As the demand for tea is always there but it usually happens that its fair supply and trade cannot be accorded. So these poor areas of Continent Asia cannot find the profitable results in the production of the world’s most consumed beverage.
The significance of celebrating this day is to promote the health benefits of drinking Tea, as Tea is Rich in antioxidants and it may help to reduce the risk of heart disease and initiation and progression of some cancers. Also, tea helps to lose weight and hence can be a useful, easily accessible and cheap tool to fight against major health issues like obesity, nausea and slow metabolism.
The first International Tea Day was celebrated in 2020. This year, the global tea fraternity is going to celebrate the third occasion of International Tea Day proclaiming the theme for this day as “Tea and Fair Trade”.
The basic purpose of this theme is to glorify the economic facts of tea, especially in the areas where it is grown, which are poverty trodden and its fair trade cannot only enhance their resources and access to the international market but can also be helpful in the eradication of poverty.
Tea Board releases video on Ceylon tea
Sri Lanka Tea Board has released a video on Ceylon tea to celebrate International Tea Day through Social and Digital Media.
The Sri Lanka tea fraternity salutes the courageous workforce in the tea industry who are continuing to produce the golden brew to the satisfaction of tea connoisseurs globally despite the COVID 19 pandemic.
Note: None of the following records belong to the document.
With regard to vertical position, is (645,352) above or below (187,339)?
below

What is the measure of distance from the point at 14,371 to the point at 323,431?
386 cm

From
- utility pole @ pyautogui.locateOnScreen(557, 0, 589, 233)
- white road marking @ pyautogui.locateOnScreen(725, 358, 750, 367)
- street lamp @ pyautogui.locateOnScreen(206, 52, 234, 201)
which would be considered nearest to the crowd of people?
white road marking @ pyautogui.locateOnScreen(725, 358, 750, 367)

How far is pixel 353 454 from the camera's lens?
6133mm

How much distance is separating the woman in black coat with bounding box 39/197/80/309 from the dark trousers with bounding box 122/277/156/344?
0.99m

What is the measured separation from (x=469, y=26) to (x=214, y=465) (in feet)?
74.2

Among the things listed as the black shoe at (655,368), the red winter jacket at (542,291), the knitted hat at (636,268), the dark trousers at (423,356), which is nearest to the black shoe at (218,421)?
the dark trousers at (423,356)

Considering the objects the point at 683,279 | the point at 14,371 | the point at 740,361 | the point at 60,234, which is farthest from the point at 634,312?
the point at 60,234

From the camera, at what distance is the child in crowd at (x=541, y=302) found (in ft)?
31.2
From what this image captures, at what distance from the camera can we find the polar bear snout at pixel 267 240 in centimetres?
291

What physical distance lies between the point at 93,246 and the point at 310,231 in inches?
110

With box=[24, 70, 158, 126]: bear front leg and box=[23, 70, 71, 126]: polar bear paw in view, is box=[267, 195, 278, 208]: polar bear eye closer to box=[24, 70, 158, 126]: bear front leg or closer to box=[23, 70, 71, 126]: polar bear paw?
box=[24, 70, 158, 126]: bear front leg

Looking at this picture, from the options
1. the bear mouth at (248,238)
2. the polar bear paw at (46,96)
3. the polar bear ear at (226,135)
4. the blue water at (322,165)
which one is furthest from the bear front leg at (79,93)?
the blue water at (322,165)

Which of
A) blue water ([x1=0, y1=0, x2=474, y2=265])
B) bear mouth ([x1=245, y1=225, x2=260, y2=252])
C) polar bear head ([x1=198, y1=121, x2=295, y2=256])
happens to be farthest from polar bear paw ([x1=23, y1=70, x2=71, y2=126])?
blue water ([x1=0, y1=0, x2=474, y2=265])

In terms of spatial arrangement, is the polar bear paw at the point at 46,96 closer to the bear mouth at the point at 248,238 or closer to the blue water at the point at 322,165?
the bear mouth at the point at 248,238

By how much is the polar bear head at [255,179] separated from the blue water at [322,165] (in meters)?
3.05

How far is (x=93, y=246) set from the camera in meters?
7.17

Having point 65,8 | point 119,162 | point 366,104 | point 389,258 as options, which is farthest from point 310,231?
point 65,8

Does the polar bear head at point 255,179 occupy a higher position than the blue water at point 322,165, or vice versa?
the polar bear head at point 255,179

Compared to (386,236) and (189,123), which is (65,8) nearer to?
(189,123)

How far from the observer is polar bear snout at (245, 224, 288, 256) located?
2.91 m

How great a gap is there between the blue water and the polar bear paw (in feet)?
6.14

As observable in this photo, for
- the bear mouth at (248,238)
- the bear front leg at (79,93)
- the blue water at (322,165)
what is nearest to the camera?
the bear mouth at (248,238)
The Sri Lankan tea industry wishes to recognize a few vital characters and crucial segmentation to pay tribute for the invaluable service and enormous sacrifices made to raise the popularity and perceived quality parameters to stardom:
1. The sweat of the toiling workers is our Green Gold which ultimately serves the connoisseur to his or her satisfaction. Accordingly, the tea smallholder sector is a significant contributor to the production and output of Ceylon Tea in Sri Lanka, and across the globe. We are often called the ‘back¬bone’ of our tea industry and with good reason. Tea small-holders operate in 60% of the total tea land and account for more than 70% of the total tea produced.
2. The tea stains on the fingers of the pluckers tell an unknown story which is unlimited in value. This day is a tribute to these angels.
3. A great story on uplifting women’s empowerment from birth to death
4. Reliability, Consistency and Sustainability are the forte of the Sri Lanka Tea Industry now boasting of a 155 years heritage. These unique pillars have been the success factors of the island nation’s economy for many years.